Postselected communication over quantum channels

TL;DR

This paper introduces the concept of postselected communication over quantum channels, providing a single-letter capacity characterization under entanglement and nonsignalling assistance, and establishing fundamental limits on quantum communication with postselection.

Contribution

It offers the first precise single-letter characterization of postselected capacities in quantum channels, linking them to the projective mutual information and bounding one-shot capacities.

Findings

Postselected capacities equal the channel's projective mutual information.

Bounds on one-shot postselected capacities are established using teleportation and hypothesis testing.

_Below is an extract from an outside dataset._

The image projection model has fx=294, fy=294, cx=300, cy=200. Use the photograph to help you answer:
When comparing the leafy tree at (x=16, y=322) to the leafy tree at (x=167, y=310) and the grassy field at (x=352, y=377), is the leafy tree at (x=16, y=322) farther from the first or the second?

Fundamental limits are identified for quantum communication with postselection, even with advanced resources.

Abstract

The single-letter characterisation of the entanglement-assisted capacity of a quantum channel is one of the seminal results of quantum information theory. In this paper, we consider a modified communication scenario in which the receiver is allowed an additional, `inconclusive' measurement outcome, and we employ an error metric given by the error probability in decoding the transmitted message conditioned on a conclusive measurement result. We call this setting postselected communication and the ensuing highest achievable rates the postselected capacities. Here, we provide a precise single-letter characterisation of postselected capacities in the setting of entanglement assistance as well as the more general nonsignalling assistance, establishing that they are both equal to the channel's projective mutual information -- a variant of mutual information based on the Hilbert projective metric. We do so by establishing bounds on the one-shot postselected capacities, with a lower bound that makes use of a postselected teleportation-based protocol and an upper bound in terms of the postselected hypothesis testing relative entropy. As such, we obtain fundamental limits on a channel's ability to communicate even when this strong resource of postselection is allowed, implying limitations on communication even when the receiver has access to postselected closed timelike curves.